Abstract
Keywords
Introduction
If construct-irrelevant artifacts of the test-development process interfere with the validity of inferences made from test scores, then the entire testing enterprise is at risk. However, relatively few empirical studies have examined the impact of item-writing guidelines on test performance.
Despite recent enthusiasm for technology-enhanced items, test construction with multiple-choice (MC) items remains popular due to short administration times, scoring objectivity, and the ability to make sound decisions with test results (Haladyna, Downing, & Rodriguez, 2002; McCoubrie, 2004). However, creating an MC item can be challenging. Previous studies have suggested that forming answer choices is a difficult part of the item-construction process (Haladyna & Downing, 1989; Hansen & Dexter, 1997), because each individual answer choice can potentially influence item quality.
Haladyna and his colleagues (2002) proposed 31 item-writing guidelines for creating high-quality MC items that contribute to overall test reliability and validity. The authors examined three commonly cited guidelines related to constructing answer choices: No.23 “Keep choices homogeneous,” No.29 “Make all distracters plausible,” and No.30 “Use typical errors of students.”
However, application of one guideline can lead to a violation of another. For instance, answer choices based on common student errors may include choices that are not consistent with one another. In other words, constructing an MC item with plausible answer choices may harm their homogeneity in content and grammatical structure. Specifically, answer choices for math items seems homogeneous if similar number types, number of digits, or operations are used among answer options. Table 1 shows two examples of math items with plausible but not homogeneous answer choices. Choice D of Item 1 includes words, while the other answer choices contain only equations. Choice A of Item 2 is the only integer number, while the other choices are fractions.
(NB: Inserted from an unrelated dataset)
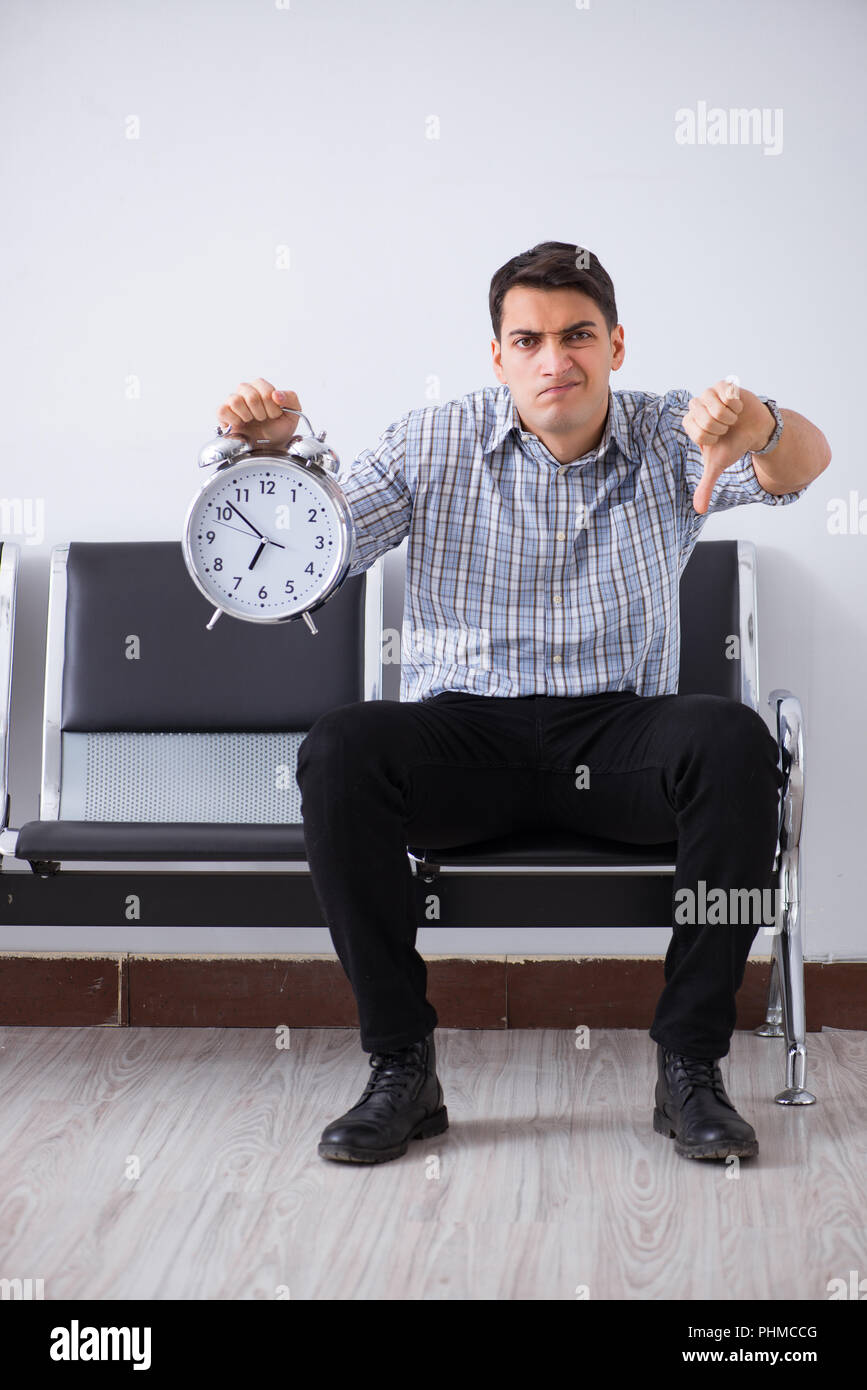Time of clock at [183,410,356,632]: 6:52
Items with Plausible Answer Choices That Are Not Homogeneous.
Writing items under the constraints of these three guidelines requires more effort and time. However, the impact of homogeneity of answer choices on item difficulty (proportion of correct answer) and discrimination (correlation with the total test score) remains uncertain. The current study addresses this question.
Haladyna and Rodriguez (2013) suggested that answer choices that are nonhomogeneous in content and grammar can provide a cue to students about the correct answer. Cues can make items easier and influence item discrimination indices because students take advantage of such cues to choose correct answers.
Answer choice homogeneity is defined in different ways for MC items based on written statements and MC items based on mathematical expressions. For example, language similarity, content, and grammatical consistency can make word-based answer choices homogeneous. On the contrary, answer choices in mathematics items can be made homogeneous by using a consistent number of digits (three vs. two), type of number (integer vs. fraction), and format of answer choices (words vs. numbers). Although these differences may seem small, they may be a source of construct-irrelevant variance, caused, perhaps, by test wiseness or alternatively a student’s suspicion that the item writer is trying to be tricky. This study examines the impact of homogeneity of answer choices only for mathematics MC items.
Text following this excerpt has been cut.